Research Methods: Pan Trapping

This spring, most students in the Sustainability and Food Studies graduate programs are in a Research Methods class learning about different ways of conducting research. There are numerous groups of students working on a variety of research projects, employing several different methods, including surveying, interviewing and Q methodology. I am in the Ecological Research section and am working with three other students researching pollinator populations in relation to increasing urbanization.

Pollinators are responsible for propagating the majority of our plants worldwide, but little is understood about the effects of urbanization on the symbiotic relationship between plants and pollinators. With the rise in urbanization, pollinators and their native habitats are rapidly changing and potentially at serious risk. It is necessary to study these risks in order to mitigate the problem.
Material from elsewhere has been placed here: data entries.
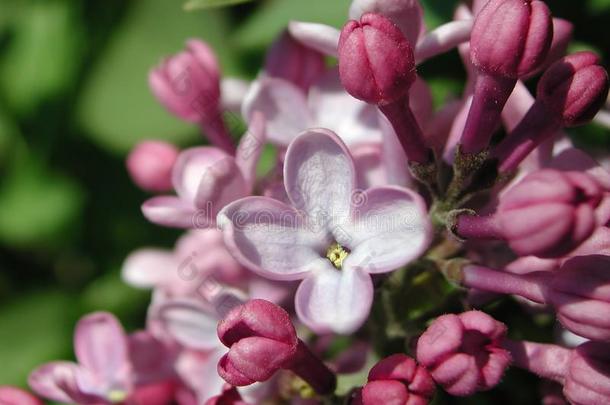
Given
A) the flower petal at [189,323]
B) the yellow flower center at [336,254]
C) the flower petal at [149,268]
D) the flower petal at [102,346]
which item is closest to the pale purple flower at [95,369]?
the flower petal at [102,346]

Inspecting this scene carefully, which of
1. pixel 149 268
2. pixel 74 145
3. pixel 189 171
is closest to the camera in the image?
pixel 189 171

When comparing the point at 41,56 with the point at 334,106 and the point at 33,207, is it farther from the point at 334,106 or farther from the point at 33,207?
the point at 334,106

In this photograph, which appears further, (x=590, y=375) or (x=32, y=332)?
(x=32, y=332)

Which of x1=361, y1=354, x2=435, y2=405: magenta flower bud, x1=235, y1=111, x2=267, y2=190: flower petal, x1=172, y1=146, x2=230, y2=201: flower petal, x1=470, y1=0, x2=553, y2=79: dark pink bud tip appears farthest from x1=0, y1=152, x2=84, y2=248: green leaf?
x1=470, y1=0, x2=553, y2=79: dark pink bud tip

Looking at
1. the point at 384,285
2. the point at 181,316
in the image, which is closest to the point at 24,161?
the point at 181,316

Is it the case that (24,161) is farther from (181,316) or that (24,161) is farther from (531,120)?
(531,120)

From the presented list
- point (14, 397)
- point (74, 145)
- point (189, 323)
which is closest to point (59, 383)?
point (14, 397)

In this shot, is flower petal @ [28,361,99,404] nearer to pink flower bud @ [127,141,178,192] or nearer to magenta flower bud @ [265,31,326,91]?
pink flower bud @ [127,141,178,192]
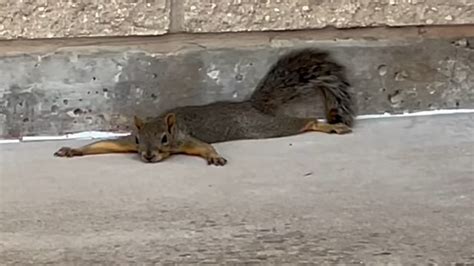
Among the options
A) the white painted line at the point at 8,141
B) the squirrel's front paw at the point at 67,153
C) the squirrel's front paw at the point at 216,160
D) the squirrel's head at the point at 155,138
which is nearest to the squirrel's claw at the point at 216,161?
the squirrel's front paw at the point at 216,160

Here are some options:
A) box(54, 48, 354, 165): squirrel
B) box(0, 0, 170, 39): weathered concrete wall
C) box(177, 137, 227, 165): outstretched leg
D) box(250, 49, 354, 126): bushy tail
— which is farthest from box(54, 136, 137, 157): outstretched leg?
box(250, 49, 354, 126): bushy tail

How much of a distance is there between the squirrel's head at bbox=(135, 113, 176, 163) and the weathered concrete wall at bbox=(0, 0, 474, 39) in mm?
258

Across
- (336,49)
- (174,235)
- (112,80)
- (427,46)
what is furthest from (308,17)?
(174,235)

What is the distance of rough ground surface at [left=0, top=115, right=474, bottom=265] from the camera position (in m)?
1.81

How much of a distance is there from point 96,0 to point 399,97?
2.93ft

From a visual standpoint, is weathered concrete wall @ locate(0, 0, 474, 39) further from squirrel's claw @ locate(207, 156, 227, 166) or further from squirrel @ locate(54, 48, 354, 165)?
squirrel's claw @ locate(207, 156, 227, 166)

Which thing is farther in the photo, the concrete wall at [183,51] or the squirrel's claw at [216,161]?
the concrete wall at [183,51]

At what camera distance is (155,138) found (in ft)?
8.21

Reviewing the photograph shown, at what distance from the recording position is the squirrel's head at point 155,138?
248 centimetres

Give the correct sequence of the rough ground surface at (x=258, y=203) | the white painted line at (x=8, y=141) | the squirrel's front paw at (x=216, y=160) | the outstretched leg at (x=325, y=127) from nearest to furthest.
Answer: the rough ground surface at (x=258, y=203)
the squirrel's front paw at (x=216, y=160)
the white painted line at (x=8, y=141)
the outstretched leg at (x=325, y=127)

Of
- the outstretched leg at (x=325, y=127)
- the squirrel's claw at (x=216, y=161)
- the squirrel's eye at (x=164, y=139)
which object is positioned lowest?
the outstretched leg at (x=325, y=127)

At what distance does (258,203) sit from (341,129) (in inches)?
28.3

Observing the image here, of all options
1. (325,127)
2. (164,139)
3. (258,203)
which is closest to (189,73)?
(164,139)

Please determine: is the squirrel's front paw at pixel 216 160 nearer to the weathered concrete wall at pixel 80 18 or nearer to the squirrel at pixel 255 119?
the squirrel at pixel 255 119
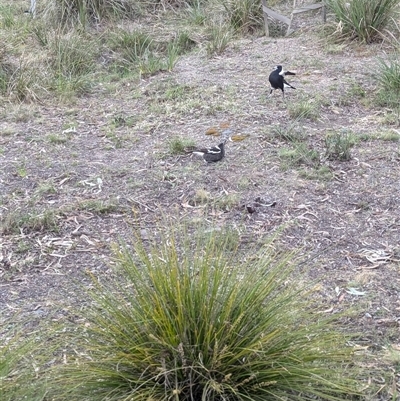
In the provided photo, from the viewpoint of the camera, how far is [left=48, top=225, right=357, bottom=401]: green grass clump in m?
2.72

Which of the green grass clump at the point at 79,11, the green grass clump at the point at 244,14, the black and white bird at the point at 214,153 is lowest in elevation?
the green grass clump at the point at 79,11

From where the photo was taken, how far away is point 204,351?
276 centimetres

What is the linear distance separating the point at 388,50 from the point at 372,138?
2.19 m

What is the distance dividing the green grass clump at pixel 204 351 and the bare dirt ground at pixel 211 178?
61 centimetres

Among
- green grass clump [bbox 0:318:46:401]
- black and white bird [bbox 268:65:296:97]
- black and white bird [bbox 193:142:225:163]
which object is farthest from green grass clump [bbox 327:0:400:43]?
green grass clump [bbox 0:318:46:401]

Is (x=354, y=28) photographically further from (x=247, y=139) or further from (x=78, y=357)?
(x=78, y=357)

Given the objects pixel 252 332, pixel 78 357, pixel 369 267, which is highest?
pixel 252 332

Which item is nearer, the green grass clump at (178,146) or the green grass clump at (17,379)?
the green grass clump at (17,379)

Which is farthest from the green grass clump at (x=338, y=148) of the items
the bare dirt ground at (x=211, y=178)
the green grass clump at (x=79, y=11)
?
the green grass clump at (x=79, y=11)

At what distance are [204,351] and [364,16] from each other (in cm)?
594

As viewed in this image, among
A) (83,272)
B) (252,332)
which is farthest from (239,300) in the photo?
(83,272)

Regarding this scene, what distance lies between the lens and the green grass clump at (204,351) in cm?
272

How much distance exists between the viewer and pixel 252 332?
2811 mm

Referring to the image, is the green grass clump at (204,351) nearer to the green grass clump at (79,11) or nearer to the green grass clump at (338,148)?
the green grass clump at (338,148)
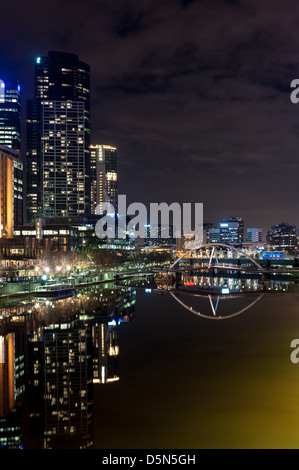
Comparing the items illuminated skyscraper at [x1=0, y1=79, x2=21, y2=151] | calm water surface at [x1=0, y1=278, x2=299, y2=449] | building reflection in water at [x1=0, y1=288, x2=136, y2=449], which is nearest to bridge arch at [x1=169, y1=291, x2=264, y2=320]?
calm water surface at [x1=0, y1=278, x2=299, y2=449]

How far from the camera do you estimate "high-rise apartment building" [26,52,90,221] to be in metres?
179

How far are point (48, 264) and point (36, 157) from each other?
129170 millimetres

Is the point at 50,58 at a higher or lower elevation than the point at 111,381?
higher

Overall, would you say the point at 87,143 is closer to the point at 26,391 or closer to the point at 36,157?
the point at 36,157

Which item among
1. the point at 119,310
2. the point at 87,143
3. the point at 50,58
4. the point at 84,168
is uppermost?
the point at 50,58

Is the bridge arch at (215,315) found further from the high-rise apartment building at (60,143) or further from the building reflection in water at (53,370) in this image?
the high-rise apartment building at (60,143)

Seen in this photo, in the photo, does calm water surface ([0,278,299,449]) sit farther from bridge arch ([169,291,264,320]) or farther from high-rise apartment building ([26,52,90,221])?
high-rise apartment building ([26,52,90,221])

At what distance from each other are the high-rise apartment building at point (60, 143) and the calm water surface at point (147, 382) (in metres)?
140

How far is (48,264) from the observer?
77.8 m

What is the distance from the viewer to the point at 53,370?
24062 millimetres

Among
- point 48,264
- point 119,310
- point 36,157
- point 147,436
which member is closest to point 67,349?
point 147,436

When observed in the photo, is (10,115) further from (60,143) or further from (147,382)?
(147,382)
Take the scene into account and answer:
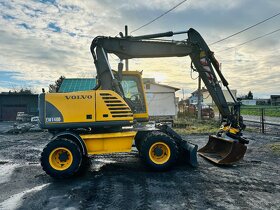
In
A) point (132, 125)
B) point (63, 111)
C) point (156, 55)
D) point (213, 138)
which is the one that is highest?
point (156, 55)

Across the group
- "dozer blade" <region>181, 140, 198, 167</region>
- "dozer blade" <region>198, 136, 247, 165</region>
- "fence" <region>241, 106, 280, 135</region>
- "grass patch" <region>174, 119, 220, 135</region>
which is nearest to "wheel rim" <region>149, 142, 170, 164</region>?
"dozer blade" <region>181, 140, 198, 167</region>

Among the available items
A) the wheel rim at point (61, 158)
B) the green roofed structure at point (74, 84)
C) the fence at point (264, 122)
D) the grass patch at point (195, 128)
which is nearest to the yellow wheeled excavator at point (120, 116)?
the wheel rim at point (61, 158)

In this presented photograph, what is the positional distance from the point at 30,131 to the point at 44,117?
12930mm

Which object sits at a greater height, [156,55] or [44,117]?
[156,55]

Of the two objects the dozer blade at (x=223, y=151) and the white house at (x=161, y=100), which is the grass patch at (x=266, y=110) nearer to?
the dozer blade at (x=223, y=151)

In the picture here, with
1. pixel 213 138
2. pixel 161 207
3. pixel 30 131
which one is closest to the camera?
pixel 161 207

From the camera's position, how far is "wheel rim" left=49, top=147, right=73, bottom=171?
6340 millimetres

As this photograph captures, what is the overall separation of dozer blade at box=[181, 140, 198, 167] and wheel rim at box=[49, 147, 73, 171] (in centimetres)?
324

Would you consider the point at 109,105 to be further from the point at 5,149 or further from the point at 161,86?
the point at 161,86

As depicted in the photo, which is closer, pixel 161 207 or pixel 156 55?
pixel 161 207

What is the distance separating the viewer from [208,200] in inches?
189

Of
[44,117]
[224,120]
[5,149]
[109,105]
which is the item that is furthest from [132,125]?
[5,149]

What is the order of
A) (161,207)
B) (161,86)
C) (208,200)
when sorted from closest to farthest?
(161,207) < (208,200) < (161,86)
We are studying the presence of bees and other insects on an urban to rural gradient in order to understand how this land use change affects pollinators. This study will help us understand the difference in pollinator presence between urban and rural habitats. Using the Larimer neighborhood, near Chatham’s East Side campus, and Chatham’s Eden Hall campus as sites, we will be able to use this data to better understand how Chatham can foster healthy pollinator habitats.


To collect data at our sites we are collecting pollinators through pan traps, which is a very common method of analyzing pollinator diversity among researchers. Pan traps are plastic cups or bowls filled with soapy water that are brightly colored, usually blue, yellow and white. The insects are attracted to the colorful bowls and the soap is added to the water to decrease the surface tension, which allows even small insects to sink and drown when landing on the surface of the water.
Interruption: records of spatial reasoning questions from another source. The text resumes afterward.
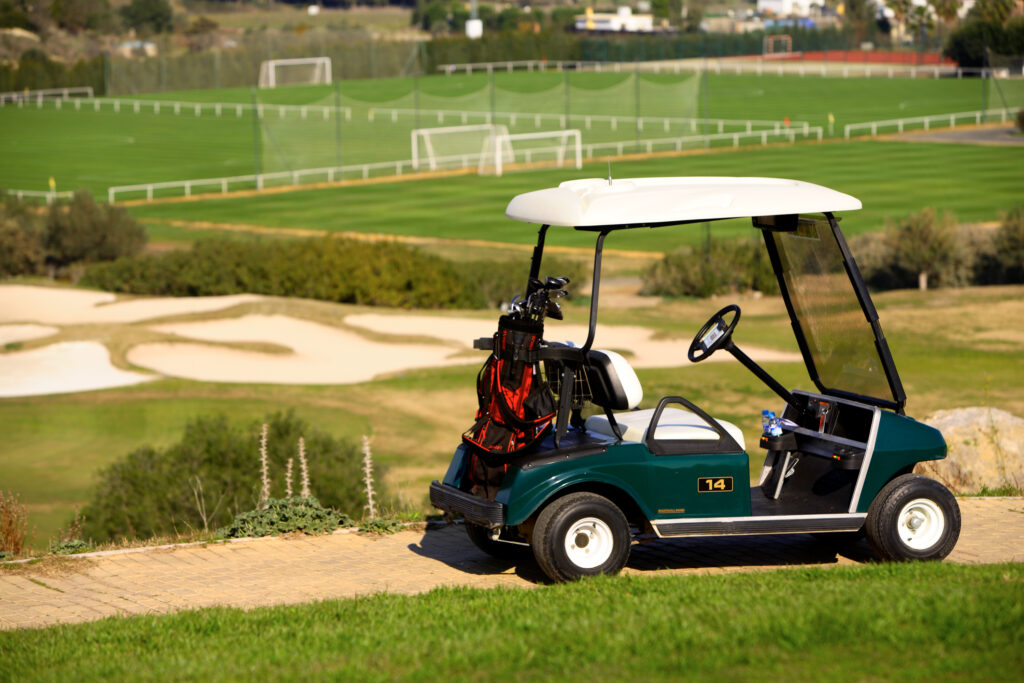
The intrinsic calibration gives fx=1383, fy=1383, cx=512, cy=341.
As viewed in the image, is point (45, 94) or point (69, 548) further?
point (45, 94)

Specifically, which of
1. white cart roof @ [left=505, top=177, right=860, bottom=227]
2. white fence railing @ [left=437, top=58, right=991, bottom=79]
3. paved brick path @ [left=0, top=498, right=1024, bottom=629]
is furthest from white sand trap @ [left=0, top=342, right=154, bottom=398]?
white fence railing @ [left=437, top=58, right=991, bottom=79]

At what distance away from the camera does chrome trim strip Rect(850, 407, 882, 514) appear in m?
7.40

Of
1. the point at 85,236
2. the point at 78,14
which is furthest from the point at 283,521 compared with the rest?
the point at 78,14

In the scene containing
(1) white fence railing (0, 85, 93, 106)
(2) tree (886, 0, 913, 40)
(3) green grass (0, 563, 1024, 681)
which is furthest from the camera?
(1) white fence railing (0, 85, 93, 106)

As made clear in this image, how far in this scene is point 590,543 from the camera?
7199mm

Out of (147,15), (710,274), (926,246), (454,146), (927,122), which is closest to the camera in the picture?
(710,274)

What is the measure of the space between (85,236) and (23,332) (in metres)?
10.1

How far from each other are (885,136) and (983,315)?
3722cm

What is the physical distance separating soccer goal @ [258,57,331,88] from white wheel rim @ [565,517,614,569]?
86.5 metres

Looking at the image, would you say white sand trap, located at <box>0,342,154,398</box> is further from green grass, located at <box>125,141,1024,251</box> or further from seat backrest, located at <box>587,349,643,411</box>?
green grass, located at <box>125,141,1024,251</box>

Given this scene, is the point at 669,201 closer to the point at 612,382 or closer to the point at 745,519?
the point at 612,382

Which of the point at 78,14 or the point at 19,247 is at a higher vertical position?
the point at 78,14

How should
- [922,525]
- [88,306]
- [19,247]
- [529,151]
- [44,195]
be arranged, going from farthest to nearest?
1. [529,151]
2. [44,195]
3. [19,247]
4. [88,306]
5. [922,525]

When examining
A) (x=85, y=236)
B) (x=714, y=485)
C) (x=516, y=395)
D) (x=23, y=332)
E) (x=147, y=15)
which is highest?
(x=147, y=15)
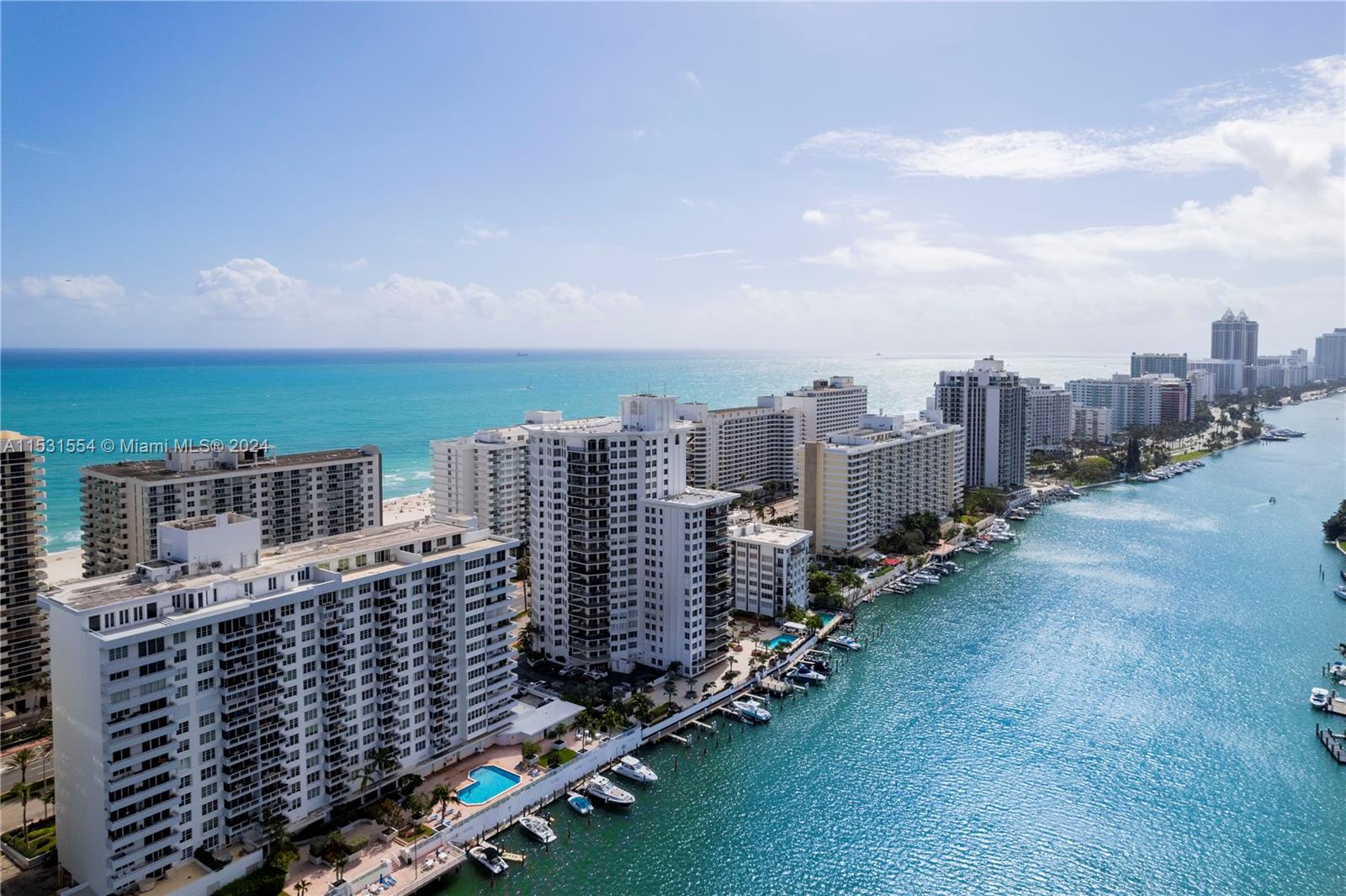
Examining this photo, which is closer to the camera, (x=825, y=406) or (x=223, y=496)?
(x=223, y=496)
This is a risky time to be doing this type of research, since there are very few things in bloom and it is still chilly outside. Ideally, there would be lots of flowers in bloom and therefore lots of active insects. This is still early in the spring for there to be much excitement at our sites. This is one of the limitations of our study because our semester ends at the end of April. We are happy to report that we have caught something! We were excited because we were nervous we weren’t going to catch anything!


We are anxious to see what our research reveals about the comparison of bees and other insects in our rural versus urban sites. As limited as our research may be, due to amount of time we can spend on it in the remainder of the semester and the time of year, we are hoping that our protocol for this research will be replicated in the future by Chatham students!